JL Computer Consultancy

Dimensions and summary management in Oracle 8.1.5

October 2001


Addendum: 26th Oct 2001: Added a note from a reader about fixing the 'UNDEFINED' column in the XXX_OBJECTS view.

One of the exciting new features of Oracle 8.1.5 is the summary management capability. Snapshots have been assimilated into 'materialized views', and a 'query rewrite' facility exists that allows Oracle to determine that a query against a large table can be converted into a similar query against a smaller summarising snapshot or 'materialized view', so that when a user types:

        select department, year, sum(daily sales) 
        from enormous_daily_sales_tables 
        group by department, year;

Oracle may actually operate the equivalent of:

        select department, year, sum(monthly sales) 
        from small_monthly_sales_tables 
        group by department, year;

This article outlines the method using a small, but not entirely trivial, example. It starts with the table created for an earlier article on 2-dimensional partitions partly so that I do not have to include in this article a section on creating an initial 'large' table, and partly to demonstrate that partitioning and materialized views can be mixed.

◆ ◆ ◆

What this exercise asks |
[a] From the Oracle summary management article, return the passage from "One of the exciting" to "year, sum(daily sales)" word for word.
[b] According to the Oracle summary management article, what have snapshots been assimilated into?

◆ ◆ ◆

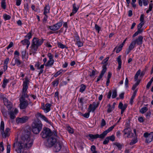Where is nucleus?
I'll use <instances>...</instances> for the list:
<instances>
[{
  "mask_svg": "<svg viewBox=\"0 0 153 153\" xmlns=\"http://www.w3.org/2000/svg\"><path fill=\"white\" fill-rule=\"evenodd\" d=\"M37 117V119L35 120L32 124V131L36 134L39 133L42 129V125L41 122L39 120L40 118L48 123H49L48 119L44 115H39Z\"/></svg>",
  "mask_w": 153,
  "mask_h": 153,
  "instance_id": "f03ea898",
  "label": "nucleus"
},
{
  "mask_svg": "<svg viewBox=\"0 0 153 153\" xmlns=\"http://www.w3.org/2000/svg\"><path fill=\"white\" fill-rule=\"evenodd\" d=\"M58 47L59 48H61L63 49L64 48H67L68 47H66L65 46V45H63L62 43L60 42H59L57 43Z\"/></svg>",
  "mask_w": 153,
  "mask_h": 153,
  "instance_id": "e433bc0d",
  "label": "nucleus"
},
{
  "mask_svg": "<svg viewBox=\"0 0 153 153\" xmlns=\"http://www.w3.org/2000/svg\"><path fill=\"white\" fill-rule=\"evenodd\" d=\"M53 134L50 129L47 127H44L43 130L41 133V135L43 138H48Z\"/></svg>",
  "mask_w": 153,
  "mask_h": 153,
  "instance_id": "0eeeda50",
  "label": "nucleus"
},
{
  "mask_svg": "<svg viewBox=\"0 0 153 153\" xmlns=\"http://www.w3.org/2000/svg\"><path fill=\"white\" fill-rule=\"evenodd\" d=\"M63 71L62 70H60L58 72H57L56 74H55L54 75V76L55 77H57L59 75H60L61 74L62 72Z\"/></svg>",
  "mask_w": 153,
  "mask_h": 153,
  "instance_id": "de8ad7c7",
  "label": "nucleus"
},
{
  "mask_svg": "<svg viewBox=\"0 0 153 153\" xmlns=\"http://www.w3.org/2000/svg\"><path fill=\"white\" fill-rule=\"evenodd\" d=\"M4 122L3 121H2L0 126V131L3 137L5 138L7 137H8L9 136L10 134L9 132L10 131V129L9 128H7L4 131Z\"/></svg>",
  "mask_w": 153,
  "mask_h": 153,
  "instance_id": "423d86ee",
  "label": "nucleus"
},
{
  "mask_svg": "<svg viewBox=\"0 0 153 153\" xmlns=\"http://www.w3.org/2000/svg\"><path fill=\"white\" fill-rule=\"evenodd\" d=\"M137 92V90L136 89V90H135L133 93V95L131 97V98L130 100V103L131 104V105L132 104V103L133 102V100L134 98V97H135L136 96Z\"/></svg>",
  "mask_w": 153,
  "mask_h": 153,
  "instance_id": "a878e982",
  "label": "nucleus"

◆ ◆ ◆

Answers for the tasks |
[a]
One of the exciting new features of Oracle 8.1.5 is the summary management capability. Snapshots have been assimilated into 'materialized views', and a 'query rewrite' facility exists that allows Oracle to determine that a query against a large table can be converted into a similar query against a smaller summarising snapshot or 'materialized view', so that when a user types:

        select department, year, sum(daily sales)

[b] Materialized views.